375 millions de dollars
Hier, 24 mars, un jury de Santa Fe a tranché : Meta devra verser 375 millions de dollars de dommages et intérêts à l'État du Nouveau-Mexique. Le procureur général Raul Torrez réclamait initialement 2,1 milliards, mais le montant retenu reste colossal. Le jury a estimé que Meta avait enfreint la loi de l'État sur la protection des consommateurs en cachant les dangers de Facebook, Instagram et WhatsApp pour les mineurs. Le Nouveau-Mexique devient le premier État américain à obtenir la condamnation d'un réseau social pour mise en danger d'enfants dans un procès civil.
Ce que le procès a mis en lumière
L'enquête reposait sur une méthode radicale : des agents se sont fait passer pour des enfants sur les réseaux de Meta afin de documenter les sollicitations problématiques qu'ils recevaient. Côté documents internes, un mémo de 2018 révélait que 4 millions de comptes Instagram appartenaient à des enfants de moins de 13 ans dès 2015. À cette époque, 30 % des 10-12 ans américains étaient déjà sur Instagram, et la plateforme ne demandait même pas la date de naissance. Ce contrôle n'a été mis en place qu'en 2019.

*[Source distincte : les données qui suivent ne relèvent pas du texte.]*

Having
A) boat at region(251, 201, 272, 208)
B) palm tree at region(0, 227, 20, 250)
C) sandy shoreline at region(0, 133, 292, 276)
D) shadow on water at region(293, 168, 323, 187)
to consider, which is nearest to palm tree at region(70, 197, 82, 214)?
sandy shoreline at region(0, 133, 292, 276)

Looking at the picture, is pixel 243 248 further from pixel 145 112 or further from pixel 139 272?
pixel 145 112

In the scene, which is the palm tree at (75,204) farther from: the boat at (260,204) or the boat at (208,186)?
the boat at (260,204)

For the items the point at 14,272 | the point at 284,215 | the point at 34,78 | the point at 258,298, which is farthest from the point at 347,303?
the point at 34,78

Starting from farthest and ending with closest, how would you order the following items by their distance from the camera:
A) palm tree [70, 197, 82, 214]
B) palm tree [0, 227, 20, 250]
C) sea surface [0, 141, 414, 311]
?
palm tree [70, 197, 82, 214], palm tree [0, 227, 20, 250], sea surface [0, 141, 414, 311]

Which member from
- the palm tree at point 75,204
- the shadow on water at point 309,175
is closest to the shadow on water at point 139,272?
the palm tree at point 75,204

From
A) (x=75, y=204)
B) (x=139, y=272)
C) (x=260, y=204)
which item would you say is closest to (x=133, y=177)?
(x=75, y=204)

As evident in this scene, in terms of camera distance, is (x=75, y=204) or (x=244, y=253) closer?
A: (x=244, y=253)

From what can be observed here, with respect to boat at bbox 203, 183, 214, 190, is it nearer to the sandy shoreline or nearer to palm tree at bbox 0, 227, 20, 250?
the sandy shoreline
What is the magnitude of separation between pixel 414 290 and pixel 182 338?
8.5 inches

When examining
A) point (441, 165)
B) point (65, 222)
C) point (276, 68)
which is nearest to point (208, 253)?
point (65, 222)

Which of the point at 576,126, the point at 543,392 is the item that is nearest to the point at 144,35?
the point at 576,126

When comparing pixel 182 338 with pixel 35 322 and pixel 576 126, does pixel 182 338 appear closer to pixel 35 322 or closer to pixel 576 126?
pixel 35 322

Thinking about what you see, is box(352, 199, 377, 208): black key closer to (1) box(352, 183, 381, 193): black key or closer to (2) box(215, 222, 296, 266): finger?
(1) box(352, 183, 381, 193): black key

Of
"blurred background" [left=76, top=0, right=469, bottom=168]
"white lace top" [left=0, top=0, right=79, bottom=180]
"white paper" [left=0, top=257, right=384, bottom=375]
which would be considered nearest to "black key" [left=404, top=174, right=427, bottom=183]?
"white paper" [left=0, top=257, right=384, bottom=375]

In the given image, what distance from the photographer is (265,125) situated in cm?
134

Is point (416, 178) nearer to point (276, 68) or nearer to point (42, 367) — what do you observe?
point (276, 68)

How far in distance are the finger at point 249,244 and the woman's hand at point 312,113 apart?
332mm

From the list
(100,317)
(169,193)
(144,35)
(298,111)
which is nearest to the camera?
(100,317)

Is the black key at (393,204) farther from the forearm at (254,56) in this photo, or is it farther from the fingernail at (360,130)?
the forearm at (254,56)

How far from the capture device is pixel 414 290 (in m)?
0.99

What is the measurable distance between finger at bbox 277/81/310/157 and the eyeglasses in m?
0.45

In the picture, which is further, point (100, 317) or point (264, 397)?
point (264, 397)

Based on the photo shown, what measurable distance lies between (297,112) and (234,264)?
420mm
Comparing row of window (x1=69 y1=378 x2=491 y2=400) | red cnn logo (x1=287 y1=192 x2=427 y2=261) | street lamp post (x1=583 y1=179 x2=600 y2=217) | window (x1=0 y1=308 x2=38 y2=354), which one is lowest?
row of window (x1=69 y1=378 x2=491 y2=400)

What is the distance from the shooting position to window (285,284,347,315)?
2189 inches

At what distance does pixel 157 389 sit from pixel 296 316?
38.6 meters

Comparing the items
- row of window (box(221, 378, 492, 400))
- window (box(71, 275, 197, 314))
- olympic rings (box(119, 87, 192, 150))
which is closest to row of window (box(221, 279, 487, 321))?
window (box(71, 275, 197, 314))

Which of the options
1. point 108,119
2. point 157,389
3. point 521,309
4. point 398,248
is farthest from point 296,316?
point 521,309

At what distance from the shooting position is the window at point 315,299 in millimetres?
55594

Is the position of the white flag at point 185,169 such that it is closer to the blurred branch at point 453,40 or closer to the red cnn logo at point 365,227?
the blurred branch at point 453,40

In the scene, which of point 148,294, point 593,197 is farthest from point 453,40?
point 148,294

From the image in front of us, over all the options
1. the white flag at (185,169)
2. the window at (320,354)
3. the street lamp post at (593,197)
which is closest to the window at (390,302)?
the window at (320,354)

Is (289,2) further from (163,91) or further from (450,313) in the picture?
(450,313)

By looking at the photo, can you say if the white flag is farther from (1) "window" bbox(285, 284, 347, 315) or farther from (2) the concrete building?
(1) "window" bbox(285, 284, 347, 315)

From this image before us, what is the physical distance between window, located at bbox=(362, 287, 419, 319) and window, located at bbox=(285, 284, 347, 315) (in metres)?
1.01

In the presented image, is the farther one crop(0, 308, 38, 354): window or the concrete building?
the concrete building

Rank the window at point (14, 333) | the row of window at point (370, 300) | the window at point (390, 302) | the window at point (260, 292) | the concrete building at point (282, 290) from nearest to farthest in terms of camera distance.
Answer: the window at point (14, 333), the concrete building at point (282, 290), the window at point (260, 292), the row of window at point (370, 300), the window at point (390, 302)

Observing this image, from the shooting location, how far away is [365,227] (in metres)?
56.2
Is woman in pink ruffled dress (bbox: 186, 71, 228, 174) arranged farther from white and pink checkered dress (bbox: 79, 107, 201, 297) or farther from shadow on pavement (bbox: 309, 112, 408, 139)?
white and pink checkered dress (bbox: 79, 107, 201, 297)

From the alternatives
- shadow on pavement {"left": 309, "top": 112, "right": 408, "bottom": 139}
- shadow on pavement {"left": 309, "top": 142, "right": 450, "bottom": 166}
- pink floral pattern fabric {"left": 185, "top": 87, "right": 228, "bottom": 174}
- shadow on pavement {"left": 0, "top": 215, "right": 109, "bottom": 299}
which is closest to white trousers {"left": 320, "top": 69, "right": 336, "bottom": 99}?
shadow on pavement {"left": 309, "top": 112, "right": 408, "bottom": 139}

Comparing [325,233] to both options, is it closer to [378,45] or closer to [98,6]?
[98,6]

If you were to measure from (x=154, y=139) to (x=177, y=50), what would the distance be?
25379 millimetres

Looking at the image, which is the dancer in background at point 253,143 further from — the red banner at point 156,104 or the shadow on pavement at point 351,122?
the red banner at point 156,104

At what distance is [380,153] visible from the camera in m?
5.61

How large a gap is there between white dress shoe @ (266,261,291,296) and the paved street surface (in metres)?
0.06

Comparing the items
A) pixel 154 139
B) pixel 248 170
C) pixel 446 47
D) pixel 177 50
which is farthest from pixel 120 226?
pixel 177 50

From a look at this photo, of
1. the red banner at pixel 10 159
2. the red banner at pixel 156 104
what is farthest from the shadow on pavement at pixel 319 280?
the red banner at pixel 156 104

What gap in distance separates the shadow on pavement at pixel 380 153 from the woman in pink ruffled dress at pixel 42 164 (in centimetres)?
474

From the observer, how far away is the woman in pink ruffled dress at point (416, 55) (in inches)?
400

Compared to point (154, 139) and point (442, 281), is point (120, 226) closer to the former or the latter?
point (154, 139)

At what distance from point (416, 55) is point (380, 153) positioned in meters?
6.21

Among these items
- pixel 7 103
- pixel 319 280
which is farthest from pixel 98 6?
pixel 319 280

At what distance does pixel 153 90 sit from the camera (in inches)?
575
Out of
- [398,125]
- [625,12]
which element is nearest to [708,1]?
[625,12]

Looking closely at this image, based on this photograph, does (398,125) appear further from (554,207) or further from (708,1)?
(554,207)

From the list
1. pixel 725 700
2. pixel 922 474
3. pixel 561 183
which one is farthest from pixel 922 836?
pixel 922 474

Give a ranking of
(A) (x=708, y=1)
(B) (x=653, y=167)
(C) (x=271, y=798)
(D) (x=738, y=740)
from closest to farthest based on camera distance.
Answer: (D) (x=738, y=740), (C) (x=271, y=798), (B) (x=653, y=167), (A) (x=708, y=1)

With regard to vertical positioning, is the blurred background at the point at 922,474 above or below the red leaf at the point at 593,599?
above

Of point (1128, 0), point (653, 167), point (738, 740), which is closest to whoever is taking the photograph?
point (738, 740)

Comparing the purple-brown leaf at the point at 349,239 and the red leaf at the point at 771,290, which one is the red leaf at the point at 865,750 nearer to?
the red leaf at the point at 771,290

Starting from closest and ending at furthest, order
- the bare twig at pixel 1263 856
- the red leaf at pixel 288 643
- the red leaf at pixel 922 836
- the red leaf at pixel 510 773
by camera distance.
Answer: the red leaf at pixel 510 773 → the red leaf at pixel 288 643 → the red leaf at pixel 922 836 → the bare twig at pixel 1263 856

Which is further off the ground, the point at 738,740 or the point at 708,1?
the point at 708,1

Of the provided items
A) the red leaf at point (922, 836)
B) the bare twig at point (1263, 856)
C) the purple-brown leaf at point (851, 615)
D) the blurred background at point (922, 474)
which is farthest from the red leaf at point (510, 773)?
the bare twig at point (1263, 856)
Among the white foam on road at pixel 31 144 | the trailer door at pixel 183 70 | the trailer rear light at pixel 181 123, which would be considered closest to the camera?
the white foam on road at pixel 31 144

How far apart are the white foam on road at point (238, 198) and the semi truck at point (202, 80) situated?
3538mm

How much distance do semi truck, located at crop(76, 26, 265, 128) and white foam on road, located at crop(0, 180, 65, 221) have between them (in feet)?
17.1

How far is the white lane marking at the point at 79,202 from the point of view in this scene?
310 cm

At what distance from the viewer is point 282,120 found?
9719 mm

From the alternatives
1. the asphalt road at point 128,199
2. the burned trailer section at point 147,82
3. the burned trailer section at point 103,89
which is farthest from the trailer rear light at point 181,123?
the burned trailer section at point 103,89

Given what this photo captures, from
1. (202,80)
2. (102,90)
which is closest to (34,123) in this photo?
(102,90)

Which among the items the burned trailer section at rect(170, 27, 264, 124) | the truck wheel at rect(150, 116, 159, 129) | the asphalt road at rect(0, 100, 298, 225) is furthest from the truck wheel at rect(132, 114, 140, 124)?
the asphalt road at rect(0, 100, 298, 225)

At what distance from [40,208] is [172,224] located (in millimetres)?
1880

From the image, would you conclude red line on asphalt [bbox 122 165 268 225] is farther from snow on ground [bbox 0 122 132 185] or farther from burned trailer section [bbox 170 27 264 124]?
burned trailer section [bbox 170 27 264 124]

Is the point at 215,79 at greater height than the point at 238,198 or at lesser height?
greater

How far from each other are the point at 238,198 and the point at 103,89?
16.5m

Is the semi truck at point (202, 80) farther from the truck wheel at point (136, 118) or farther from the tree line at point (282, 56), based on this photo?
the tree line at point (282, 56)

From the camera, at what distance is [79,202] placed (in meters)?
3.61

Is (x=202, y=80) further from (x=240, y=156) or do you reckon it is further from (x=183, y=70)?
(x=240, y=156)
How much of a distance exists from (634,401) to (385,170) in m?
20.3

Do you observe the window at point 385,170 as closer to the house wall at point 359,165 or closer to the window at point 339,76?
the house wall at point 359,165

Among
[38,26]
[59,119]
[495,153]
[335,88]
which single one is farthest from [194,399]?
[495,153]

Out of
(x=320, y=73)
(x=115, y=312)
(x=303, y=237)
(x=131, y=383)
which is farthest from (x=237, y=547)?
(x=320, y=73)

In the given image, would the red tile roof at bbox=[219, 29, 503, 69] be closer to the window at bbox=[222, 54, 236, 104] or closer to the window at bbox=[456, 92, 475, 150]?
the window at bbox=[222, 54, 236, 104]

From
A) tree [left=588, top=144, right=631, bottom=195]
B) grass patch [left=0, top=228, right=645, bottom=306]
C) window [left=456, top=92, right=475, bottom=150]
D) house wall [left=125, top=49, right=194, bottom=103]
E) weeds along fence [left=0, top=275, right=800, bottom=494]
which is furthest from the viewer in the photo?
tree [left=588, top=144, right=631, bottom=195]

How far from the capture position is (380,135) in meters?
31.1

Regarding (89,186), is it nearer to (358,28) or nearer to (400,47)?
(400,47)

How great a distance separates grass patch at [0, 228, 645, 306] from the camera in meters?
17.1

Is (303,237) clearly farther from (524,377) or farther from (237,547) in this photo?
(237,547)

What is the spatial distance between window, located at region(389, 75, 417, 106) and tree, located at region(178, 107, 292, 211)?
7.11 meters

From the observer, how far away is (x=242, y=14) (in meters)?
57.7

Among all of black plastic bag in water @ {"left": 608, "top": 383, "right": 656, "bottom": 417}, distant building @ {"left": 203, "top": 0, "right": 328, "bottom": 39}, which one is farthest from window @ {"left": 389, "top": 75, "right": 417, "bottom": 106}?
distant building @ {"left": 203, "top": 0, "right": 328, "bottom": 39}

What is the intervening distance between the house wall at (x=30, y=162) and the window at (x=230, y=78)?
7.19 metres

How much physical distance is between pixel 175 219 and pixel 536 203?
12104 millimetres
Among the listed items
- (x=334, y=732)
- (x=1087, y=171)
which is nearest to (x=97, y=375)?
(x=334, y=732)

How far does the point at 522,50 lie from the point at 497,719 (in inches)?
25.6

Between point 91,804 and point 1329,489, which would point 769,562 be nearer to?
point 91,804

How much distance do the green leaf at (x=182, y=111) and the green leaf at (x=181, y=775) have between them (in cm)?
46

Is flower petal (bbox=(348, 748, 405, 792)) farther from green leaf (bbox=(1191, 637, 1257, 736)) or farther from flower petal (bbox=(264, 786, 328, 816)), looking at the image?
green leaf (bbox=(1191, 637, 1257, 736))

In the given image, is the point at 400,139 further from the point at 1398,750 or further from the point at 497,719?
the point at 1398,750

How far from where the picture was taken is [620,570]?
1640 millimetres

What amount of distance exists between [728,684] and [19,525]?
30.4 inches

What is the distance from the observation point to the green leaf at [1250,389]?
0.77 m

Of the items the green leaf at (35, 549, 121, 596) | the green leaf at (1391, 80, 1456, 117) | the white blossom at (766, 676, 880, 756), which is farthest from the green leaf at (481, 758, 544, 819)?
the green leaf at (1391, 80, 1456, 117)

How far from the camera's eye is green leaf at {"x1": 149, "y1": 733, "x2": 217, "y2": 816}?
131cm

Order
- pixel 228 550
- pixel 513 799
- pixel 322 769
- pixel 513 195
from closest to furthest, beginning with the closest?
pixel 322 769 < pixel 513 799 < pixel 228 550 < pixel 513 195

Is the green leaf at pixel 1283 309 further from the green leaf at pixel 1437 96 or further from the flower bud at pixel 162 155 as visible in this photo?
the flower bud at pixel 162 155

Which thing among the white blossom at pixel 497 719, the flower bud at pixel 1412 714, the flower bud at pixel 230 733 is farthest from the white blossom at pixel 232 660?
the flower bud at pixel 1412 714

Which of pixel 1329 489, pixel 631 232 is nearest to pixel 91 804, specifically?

Mark Zuckerberg a été auditionné sous serment pendant six heures le 18 février. Il a reconnu avoir tardé à mettre en place des mesures de protection. Et puis il y a point important : en 2015, Zuckerberg fixait un objectif de plus 12 % de temps passé sur Instagram, c'est énorme. Un document interne de 2023 enfonce le clou : seulement 1,1 % des adolescents utilisaient la fonction de temps limite quotidien, et à peine 2 % activaient l'option faites une pause.
Meta fait appel, mais les procès s'accumulent
Précisons quand même que Meta conteste la décision et fait appel, en se disant respectueusement en désaccord avec le verdict. Un autre procès est en cours à Los Angeles, cette fois contre Meta et Google pour YouTube. TikTok et Snapchat, eux, ont préféré trouver un compromis hors tribunal. En juin, un procès fédéral s'ouvrira à Oakland, porté par des districts scolaires américains.
On en dit quoi ?
375 millions, c'est une somme. Mais pour Meta, ça représente à peine quelques jours de chiffre d'affaires. Le vrai coup, il est symbolique. Quand un jury conclut qu'une entreprise a sciemment privilégié ses profits au détriment de la sécurité des enfants, ça laisse des traces. La défense de Zuckerberg, qui reconnaît avoir tardé, est quand même un peu faible face à des documents internes qui pointent un système qui n'avait qu'un but, générer de l'audience.